**Task set**:
1. According to the small-cap fund article, how much money did investors pull out of small-cap funds in 2011?
2. Carry the small-cap fund article forward from the point at which it stops.

**Page text**:
In a notoriously volatile arena, these quality funds offer lower risk than their peers.

These days it seems like many investors remain fearful of risk. The punishment of the 2008-09 market drop still on their minds, they've plowed assets into bond funds and sought refuge in alternative investments in an attempt to minimize the likelihood of losing their shirts should the market take another turn for the worse. That makes for a tough environment for small-cap funds, which invest in smaller-company stocks that sometimes outperform large caps but bring increased volatility along for the ride. In 2011 investors pulled about $7 billion out of small-cap funds, and as of the end of July they had pulled another $6 billion out so far this year. The fact that small caps have lagged large caps during that time period certainly plays a role, but investors' lack of appetite for volatility surely does, as well.

Among the many ratings Morningstar provides for funds is a proprietary metric called Morningstar Risk, which ranks funds relative to their peers based on downside volatility (potential losses are emphasized because it is presumed that investors won't mind if a fund tends to be volatile to the upside). The risk ratings are distributed as follows: high (the most risky 10%), above average (next 22.5%), average (middle 35%), below average (next 22.5%), or low (the least risky 10%), with lower ratings corresponding to lower risk and less volatility. Funds are rated over three-, five-, and 10-year time periods when possible. An overall rating (provided only for funds that have not changed categories) uses a weighted average of the given time period ratings. The Morningstar Risk measure also helps determine the Morningstar Rating for funds, commonly known as a fund's star rating. You can read more about this rating methodology by clicking here.

**Spatial reasoning dataset excerpts**:
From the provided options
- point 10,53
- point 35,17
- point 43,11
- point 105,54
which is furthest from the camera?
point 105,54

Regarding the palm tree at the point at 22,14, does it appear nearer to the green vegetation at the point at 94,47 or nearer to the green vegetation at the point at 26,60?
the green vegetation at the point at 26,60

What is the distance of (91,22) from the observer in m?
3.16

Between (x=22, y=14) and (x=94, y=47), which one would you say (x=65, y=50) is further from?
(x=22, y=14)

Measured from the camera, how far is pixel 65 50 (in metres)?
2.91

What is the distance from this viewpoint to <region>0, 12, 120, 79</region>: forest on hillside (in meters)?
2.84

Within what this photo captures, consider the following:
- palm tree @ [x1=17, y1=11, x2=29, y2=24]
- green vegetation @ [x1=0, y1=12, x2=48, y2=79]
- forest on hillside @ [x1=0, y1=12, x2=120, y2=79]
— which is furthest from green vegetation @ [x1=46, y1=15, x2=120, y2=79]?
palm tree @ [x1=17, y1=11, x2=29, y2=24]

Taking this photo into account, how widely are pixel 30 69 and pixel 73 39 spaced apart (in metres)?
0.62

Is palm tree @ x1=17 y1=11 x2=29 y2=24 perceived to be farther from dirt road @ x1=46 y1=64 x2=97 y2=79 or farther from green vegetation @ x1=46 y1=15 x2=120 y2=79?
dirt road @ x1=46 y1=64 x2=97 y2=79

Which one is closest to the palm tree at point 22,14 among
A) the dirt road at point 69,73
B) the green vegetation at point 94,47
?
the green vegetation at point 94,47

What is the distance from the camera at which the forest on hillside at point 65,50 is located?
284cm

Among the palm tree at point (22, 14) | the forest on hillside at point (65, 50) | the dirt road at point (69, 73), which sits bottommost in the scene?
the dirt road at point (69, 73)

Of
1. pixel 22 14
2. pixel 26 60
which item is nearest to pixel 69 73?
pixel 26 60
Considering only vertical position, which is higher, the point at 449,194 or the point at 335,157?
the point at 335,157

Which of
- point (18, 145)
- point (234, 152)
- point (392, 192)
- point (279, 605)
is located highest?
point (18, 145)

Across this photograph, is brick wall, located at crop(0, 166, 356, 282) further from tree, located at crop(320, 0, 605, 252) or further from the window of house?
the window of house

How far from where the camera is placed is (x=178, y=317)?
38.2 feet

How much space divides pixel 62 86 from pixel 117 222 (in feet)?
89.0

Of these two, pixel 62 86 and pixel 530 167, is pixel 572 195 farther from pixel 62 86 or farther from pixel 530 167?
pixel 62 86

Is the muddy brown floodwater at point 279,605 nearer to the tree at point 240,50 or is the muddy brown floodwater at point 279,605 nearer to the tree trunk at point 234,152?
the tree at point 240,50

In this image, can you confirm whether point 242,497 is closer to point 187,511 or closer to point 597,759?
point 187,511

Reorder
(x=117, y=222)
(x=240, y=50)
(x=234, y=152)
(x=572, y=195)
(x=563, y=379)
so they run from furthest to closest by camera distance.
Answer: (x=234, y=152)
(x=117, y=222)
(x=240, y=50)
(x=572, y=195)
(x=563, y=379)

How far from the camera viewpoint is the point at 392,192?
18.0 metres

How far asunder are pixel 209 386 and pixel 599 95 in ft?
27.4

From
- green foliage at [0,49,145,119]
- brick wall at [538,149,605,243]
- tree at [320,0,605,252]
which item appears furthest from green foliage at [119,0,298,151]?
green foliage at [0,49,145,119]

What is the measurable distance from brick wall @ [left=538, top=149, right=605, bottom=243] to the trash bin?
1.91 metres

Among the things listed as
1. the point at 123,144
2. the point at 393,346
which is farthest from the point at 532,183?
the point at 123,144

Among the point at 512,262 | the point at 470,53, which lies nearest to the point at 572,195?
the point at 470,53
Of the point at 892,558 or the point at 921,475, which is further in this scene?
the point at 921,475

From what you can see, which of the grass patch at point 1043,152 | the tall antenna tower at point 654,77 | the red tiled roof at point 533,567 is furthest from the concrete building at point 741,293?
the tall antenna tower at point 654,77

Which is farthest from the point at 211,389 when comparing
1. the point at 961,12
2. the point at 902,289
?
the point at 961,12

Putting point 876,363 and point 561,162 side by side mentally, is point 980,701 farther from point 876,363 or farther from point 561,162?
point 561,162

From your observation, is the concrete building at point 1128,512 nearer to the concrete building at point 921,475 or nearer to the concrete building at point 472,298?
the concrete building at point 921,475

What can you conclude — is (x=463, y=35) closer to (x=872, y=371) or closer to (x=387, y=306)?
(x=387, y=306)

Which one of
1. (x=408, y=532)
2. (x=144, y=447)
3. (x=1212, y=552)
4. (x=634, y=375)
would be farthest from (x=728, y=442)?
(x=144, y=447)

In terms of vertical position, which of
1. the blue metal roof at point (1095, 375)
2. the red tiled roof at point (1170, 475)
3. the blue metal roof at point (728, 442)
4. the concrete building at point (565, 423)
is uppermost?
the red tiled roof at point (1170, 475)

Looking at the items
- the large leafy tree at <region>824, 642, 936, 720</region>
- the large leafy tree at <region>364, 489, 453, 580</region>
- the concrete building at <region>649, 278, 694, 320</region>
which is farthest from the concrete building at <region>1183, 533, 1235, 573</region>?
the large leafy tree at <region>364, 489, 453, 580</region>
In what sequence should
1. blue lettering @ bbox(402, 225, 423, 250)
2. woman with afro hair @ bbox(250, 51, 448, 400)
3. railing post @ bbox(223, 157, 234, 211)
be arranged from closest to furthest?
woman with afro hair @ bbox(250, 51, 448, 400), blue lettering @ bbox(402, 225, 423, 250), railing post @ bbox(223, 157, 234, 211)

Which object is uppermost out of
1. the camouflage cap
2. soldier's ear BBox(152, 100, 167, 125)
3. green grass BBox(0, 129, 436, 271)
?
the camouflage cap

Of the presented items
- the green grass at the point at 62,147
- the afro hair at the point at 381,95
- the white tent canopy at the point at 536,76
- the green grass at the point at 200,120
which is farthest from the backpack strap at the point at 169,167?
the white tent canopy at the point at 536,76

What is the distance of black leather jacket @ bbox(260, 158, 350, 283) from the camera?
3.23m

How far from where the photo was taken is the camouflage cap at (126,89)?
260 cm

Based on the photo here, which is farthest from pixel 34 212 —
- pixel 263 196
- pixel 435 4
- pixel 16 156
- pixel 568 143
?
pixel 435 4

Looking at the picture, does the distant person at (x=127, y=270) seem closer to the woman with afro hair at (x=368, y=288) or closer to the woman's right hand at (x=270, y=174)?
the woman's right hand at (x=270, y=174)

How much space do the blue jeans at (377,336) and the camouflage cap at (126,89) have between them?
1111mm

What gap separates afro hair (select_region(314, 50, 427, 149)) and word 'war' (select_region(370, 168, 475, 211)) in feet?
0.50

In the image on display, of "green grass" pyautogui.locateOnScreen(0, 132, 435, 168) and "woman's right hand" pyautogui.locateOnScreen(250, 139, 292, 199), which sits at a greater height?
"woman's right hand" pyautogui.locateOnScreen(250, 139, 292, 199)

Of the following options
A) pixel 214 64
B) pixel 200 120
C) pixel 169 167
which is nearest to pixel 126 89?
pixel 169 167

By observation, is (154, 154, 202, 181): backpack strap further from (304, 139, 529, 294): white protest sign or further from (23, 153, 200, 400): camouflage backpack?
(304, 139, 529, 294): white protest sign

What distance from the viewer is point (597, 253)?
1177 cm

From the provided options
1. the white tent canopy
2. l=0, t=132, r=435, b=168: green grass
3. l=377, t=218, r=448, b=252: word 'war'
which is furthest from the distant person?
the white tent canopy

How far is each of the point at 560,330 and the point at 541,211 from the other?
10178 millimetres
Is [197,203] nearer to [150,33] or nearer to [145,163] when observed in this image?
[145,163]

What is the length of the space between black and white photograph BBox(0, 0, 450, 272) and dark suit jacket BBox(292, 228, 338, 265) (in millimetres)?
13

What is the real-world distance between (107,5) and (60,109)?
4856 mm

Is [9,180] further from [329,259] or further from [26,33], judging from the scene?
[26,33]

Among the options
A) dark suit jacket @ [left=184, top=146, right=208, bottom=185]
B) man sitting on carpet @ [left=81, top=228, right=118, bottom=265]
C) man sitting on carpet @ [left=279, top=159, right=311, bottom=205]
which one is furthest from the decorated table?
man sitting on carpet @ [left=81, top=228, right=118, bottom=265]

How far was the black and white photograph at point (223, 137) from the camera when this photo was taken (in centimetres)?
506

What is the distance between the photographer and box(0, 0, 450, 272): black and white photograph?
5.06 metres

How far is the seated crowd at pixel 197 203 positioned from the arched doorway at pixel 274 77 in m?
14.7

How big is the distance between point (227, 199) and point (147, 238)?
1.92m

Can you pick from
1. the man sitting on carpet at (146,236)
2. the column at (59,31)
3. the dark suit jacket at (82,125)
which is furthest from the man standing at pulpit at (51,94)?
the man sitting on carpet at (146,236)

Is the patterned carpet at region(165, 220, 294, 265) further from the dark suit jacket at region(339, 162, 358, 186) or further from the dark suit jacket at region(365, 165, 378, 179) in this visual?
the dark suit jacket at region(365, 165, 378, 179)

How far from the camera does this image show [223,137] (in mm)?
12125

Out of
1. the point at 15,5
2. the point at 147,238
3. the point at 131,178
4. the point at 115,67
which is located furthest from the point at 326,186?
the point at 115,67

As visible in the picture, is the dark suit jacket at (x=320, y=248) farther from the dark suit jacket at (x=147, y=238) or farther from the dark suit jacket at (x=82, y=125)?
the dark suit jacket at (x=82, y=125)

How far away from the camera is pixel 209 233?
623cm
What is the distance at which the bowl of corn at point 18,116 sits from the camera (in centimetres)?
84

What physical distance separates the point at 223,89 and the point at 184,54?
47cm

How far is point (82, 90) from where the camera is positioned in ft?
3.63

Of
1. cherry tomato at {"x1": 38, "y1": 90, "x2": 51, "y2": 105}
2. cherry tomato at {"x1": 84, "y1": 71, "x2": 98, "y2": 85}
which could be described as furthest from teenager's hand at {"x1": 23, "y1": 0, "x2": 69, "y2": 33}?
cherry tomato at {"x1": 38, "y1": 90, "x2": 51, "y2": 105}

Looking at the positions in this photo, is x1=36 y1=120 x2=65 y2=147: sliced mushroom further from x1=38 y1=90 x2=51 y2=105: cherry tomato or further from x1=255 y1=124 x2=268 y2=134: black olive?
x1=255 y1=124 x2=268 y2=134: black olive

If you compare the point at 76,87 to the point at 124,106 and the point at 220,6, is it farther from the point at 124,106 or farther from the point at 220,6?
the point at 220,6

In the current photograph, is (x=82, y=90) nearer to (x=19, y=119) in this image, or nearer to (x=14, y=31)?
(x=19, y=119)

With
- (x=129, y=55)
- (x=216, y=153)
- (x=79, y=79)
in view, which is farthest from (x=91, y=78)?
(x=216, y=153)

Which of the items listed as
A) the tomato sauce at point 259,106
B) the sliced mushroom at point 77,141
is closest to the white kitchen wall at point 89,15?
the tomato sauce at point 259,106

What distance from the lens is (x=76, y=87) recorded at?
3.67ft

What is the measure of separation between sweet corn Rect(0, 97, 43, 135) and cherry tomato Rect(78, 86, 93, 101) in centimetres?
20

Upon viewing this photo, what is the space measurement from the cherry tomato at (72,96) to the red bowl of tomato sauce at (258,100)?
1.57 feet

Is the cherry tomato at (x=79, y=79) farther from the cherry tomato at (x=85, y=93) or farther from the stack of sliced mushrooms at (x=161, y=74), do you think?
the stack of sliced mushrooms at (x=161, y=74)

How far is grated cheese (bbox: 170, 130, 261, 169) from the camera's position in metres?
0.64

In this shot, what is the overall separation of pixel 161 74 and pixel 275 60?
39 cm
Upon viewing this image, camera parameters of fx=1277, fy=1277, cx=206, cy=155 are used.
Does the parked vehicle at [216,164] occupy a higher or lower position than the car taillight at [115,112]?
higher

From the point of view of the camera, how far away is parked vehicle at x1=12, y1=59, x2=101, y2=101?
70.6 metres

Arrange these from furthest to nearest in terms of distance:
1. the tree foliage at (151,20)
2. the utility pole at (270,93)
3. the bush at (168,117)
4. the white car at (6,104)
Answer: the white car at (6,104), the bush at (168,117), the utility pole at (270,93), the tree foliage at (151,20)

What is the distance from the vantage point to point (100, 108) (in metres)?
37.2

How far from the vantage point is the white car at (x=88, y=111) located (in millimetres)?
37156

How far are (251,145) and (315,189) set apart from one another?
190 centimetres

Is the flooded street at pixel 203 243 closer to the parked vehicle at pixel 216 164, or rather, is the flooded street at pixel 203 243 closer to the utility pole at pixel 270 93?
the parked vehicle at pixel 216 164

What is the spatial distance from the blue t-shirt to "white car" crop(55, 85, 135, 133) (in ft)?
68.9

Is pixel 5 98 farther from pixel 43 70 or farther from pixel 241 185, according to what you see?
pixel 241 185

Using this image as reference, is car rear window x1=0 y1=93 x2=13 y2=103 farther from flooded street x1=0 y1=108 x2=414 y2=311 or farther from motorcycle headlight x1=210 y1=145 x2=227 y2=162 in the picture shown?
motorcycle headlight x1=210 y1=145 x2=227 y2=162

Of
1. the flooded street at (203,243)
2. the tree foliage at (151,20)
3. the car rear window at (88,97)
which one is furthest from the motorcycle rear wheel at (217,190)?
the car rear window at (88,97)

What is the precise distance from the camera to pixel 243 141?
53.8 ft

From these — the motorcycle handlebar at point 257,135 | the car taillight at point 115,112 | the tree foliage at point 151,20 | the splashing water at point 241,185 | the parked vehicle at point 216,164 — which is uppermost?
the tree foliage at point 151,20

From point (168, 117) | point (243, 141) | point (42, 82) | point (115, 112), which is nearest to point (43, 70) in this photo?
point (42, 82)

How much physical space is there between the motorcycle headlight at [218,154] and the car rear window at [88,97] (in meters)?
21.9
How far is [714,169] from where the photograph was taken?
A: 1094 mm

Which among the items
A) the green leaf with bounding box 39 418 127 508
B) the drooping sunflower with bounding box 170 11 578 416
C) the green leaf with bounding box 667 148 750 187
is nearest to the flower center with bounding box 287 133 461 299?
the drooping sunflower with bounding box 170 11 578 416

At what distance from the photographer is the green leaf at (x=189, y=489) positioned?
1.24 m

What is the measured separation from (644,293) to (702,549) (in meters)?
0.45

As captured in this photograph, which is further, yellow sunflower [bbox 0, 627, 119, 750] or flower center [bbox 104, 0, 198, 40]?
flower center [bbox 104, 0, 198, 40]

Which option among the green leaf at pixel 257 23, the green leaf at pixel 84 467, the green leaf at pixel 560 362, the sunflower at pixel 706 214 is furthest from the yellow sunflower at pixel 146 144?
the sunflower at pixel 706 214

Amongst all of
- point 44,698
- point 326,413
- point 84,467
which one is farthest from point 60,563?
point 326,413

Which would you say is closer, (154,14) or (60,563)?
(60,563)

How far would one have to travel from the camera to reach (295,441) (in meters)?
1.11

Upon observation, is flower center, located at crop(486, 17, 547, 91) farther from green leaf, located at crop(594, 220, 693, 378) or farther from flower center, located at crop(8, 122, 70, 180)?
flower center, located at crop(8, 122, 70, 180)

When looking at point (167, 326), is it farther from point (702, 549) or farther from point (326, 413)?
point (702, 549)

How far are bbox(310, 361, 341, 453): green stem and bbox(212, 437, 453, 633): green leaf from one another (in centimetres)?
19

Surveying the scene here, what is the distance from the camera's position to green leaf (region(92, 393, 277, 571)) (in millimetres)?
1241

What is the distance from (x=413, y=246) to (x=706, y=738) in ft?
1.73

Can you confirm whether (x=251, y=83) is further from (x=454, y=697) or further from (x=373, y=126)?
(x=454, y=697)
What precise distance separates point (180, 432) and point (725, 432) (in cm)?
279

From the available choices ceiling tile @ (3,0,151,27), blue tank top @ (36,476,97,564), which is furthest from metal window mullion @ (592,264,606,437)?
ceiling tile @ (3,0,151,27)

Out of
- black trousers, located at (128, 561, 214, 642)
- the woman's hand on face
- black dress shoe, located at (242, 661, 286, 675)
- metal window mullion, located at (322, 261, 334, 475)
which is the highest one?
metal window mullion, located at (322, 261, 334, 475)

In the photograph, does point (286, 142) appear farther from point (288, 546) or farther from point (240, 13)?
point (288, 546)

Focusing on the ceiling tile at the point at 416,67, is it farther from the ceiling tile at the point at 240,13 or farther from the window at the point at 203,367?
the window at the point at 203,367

**Exercise results**:
1. About $7 billion.

2.
Although investors taught to equate risk with reward might expect higher-volatility funds to outperform those with lower volatility, in fact this increased volatility can have the opposite effect because of investor behavior. Those dramatic price swings can cause investors to move assets into and out of a fund more frequently than they would with a less volatile fund. As noted in an earlier Five-Star Investor article, investor return--what the average investor experiences with a fund--frequently lags a fund's total return, which often results from investors fleeing funds that experience steep drops and missing out an any rebound that might follow.

To find quality small-cap funds with reduced volatility we used Morningstar's
Premium Fund Screener tool and sought small-cap growth, small-cap value, and small-cap blend funds with below-average Morningstar Risk ratings and Gold, Silver, or Bronze Analyst Ratings. We screened out noninvestor classes, load funds, and funds that are currently closed. Of the funds on our screen, all were of the small-blend or small-growth categories. Premium users can see the full list here. Below is a sampling.

T. Rowe Price New Horizons (PRNHX)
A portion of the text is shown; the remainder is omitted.